Victor Lecomte: “La Belgique est en manque criant d’informaticiens, donc il faut lever sur cette discipline le voile de méfiance et de préjugés qui a toujours pesé dessus.”

Désirez-vous convaincre d’autres jeunes de tenter l’expérience? Comment les convaincriez-vous de s’aligner?

Il est clair que l’olympiade internationale est à la fois une expérience inoubliable, une occasion unique de faire ses preuves et de valoriser les talents de jeunes, brillants, qui sont souvent mal compris. J’encourage de tout cœur tous ceux qui aiment l’informatique, ou même les maths et la logique, à tenter leurs chances à la beOI [Ndlr: l’épreuve belge des Olympiades qui non seulement sert de tremplin potentiel vers l’Olympiade internationale mais est aussi un concours à part entière, permettant aux jeunes de démontrer leurs compétences].

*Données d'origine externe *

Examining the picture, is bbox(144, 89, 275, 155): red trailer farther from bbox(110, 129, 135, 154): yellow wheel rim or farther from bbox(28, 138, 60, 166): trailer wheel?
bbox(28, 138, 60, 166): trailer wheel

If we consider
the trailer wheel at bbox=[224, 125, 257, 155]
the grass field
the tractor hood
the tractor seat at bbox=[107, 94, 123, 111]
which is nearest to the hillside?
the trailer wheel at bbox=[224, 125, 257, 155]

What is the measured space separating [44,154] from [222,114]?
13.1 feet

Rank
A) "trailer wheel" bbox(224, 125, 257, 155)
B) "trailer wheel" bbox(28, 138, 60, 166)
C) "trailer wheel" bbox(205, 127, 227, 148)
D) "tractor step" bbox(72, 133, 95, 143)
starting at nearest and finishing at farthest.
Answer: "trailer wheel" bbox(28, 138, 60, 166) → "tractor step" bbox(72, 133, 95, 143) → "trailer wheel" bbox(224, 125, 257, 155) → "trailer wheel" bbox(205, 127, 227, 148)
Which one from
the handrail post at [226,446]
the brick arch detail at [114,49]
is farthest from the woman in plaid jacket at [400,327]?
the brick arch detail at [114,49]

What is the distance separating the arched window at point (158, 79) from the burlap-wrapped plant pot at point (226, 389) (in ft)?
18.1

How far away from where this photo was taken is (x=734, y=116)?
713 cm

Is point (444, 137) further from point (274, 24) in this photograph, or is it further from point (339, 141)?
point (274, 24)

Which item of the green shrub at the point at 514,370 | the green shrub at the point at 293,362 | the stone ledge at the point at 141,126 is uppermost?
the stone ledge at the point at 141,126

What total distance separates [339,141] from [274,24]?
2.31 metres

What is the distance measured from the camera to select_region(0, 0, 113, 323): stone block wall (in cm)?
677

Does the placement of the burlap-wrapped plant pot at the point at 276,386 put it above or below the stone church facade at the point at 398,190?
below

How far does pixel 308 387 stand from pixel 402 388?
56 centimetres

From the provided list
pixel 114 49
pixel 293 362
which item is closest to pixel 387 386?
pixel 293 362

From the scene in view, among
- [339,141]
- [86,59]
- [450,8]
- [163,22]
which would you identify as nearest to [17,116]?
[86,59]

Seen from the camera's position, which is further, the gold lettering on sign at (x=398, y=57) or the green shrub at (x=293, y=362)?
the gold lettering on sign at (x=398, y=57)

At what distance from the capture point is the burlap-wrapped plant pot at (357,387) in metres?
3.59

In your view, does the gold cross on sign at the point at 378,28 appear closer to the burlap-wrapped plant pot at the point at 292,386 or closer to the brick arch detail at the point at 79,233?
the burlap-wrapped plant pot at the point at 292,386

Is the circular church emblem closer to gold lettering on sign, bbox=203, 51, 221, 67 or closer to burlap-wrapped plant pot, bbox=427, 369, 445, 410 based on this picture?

Et même si cela s’avère être un échec, ils ne peuvent rien y perdre. La Belgique est en manque criant d’informaticiens, donc il faut lever sur cette discipline le voile de méfiance et de préjugés qui a toujours pesé dessus. Et s’ils ne sont toujours pas convaincus, il suffit de regarder les destinations exotiques vers lesquelles ils pourraient voyager : Thaïlande il y a deux ans, Australie cette année, Taiwan l’année prochaine…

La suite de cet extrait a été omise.